The gene order result obtaining: the long 315bp of variable region of heavy chain coding gene sequence, sequence is as shown in SEQ ID NO:1, according to obtained gene order, derive the coded variable region of heavy chain of this gene order and be comprised of 105 amino acid, sequence is as shown in SEQ ID NO:3.The long 329bp of variable region of light chain coding gene sequence, sequence, as shown in SEQ ID NO:2, is derived the coded variable region of light chain of this gene order according to obtained gene order and is comprised of 109 amino acid, and sequence is as shown in SEQ ID NO:4.

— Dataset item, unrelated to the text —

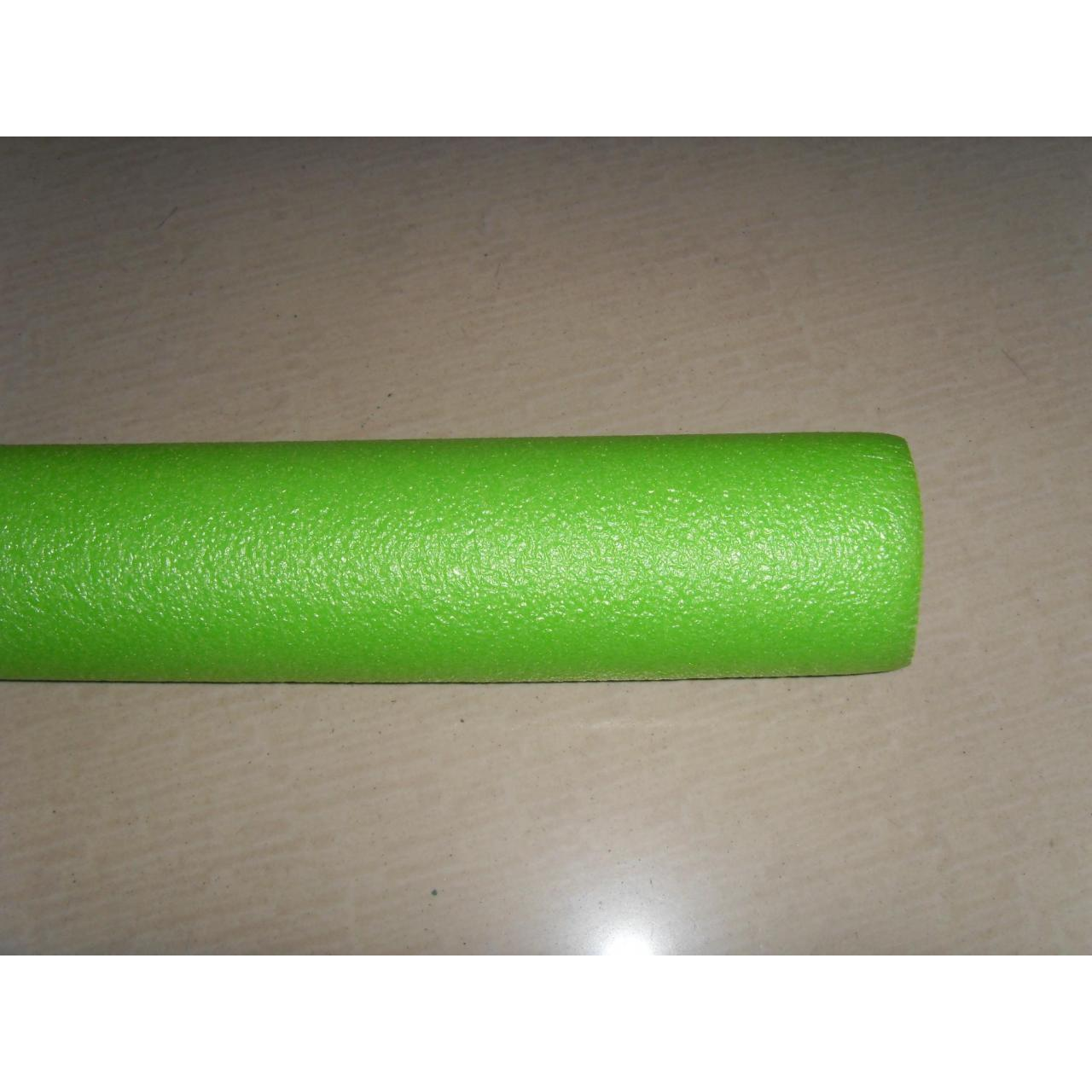 China EPE foam roller wholesale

Embodiment 3: the preparation of anti-zearalenone monoclonal antibody, purifying, hypotype and CHARACTERISTICS IDENTIFICATION
The BALB/c mouse that the anti-zearalenone monoclonal antibody hybridoma cell strain 2D3 injection that embodiment 1 is obtained was processed with freund 's incomplete adjuvant in advance, collect the ascites of this mouse, adopt caprylic acid-ammonium antibody purification, concrete operation step is: with double-deck filter paper filtering mouse ascites, 4 ℃, the centrifugal 15min of 12000r/min, draw supernatant, gained ascites supernatant is mixed with the acetate buffer of 4 times of volumes, under stirring, slowly add n-caprylic acid, every milliliter of required n-caprylic acid volume of ascites is 33 μ L, mixed at room temperature 30min, 4 ℃ of standing 2h, then 4 ℃, the centrifugal 30min of 12000r/min, abandon precipitation, by the supernatant liquor obtaining with after double-deck filter paper filtering, the volumetric molar concentration that adds 1/10 filtrate volume is the phosphate buffered saline buffer that 0.1mol/L and pH value are 7.4, with the sodium hydroxide solution of 2mol/L, regulate the pH value to 7.4 of this mixed solution, 4 ℃ of precoolings, slowly adding ammonium sulfate to ammonium sulfate final concentration is 0.277g/mL, 4 ℃ of standing 2h, then 4 ℃, the centrifugal 30min of 12000r/min, abandon supernatant, 0.01mol/L by gained precipitation with former ascites volume 1/10, pH value is that 7.4 phosphate buffered saline buffer is resuspended, pack dialysis tubing into, pure water is dialysed, the protein solution of fully having dialysed is put to-70 ℃ of refrigerator freezings, use afterwards freeze drier freeze-drying, collect lyophilized powder, obtain the anti-zearalenone monoclonal antibody that purifying is good, antibody is placed in to-20 ℃ of refrigerators standby,
Described acetate buffer is 0.29g sodium-acetate, and 0.141mL acetic acid adds water and is settled to 100mL gained; The phosphate buffered saline buffer of described 0.1mol/L is 8g sodium-chlor, 2.9g disodium hydrogen phosphate, and 0.2g Repone K, potassium primary phosphate 0.2g, adds water constant volume to 100mL gained; The phosphate buffered saline buffer of described 0.01mol/L is 0.8g sodium-chlor, 0.29g disodium hydrogen phosphate, and 0.02g Repone K, potassium primary phosphate 0.02g, adds water and is settled to 100mL gained.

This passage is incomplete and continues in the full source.